> **Task description**
Output as a numbered list, with blank lines omitted, the lines running from the one containing "How widely separated" through the end of the items, both ends included.

Excerpt from a dataset:
※

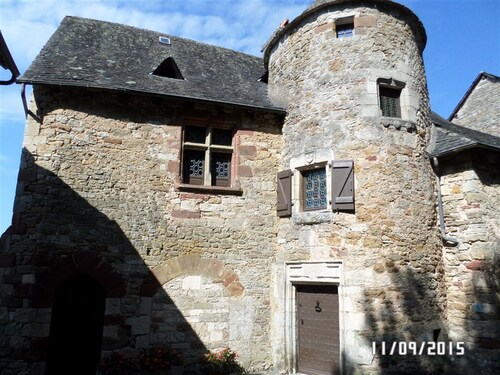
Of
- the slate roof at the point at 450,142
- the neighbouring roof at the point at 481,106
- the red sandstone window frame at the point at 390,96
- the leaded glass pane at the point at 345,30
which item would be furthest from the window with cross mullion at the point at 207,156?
the neighbouring roof at the point at 481,106

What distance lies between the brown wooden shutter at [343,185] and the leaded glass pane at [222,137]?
247cm

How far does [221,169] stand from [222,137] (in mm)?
704

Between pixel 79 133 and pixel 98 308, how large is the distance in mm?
3290

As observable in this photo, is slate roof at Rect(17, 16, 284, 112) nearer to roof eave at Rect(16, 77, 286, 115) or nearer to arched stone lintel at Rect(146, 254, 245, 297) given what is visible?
roof eave at Rect(16, 77, 286, 115)

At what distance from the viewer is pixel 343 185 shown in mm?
6703

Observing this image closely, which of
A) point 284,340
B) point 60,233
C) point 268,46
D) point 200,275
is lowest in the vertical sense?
point 284,340

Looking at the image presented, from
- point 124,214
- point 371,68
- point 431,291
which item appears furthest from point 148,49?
point 431,291

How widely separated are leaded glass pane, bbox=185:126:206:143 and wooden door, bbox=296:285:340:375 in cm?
367

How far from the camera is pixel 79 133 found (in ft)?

※

> **Output for this task**
1. How widely separated are leaded glass pane, bbox=185:126:206:143 and wooden door, bbox=296:285:340:375 in cm?
2. 367
3. How far from the camera is pixel 79 133 found (in ft)?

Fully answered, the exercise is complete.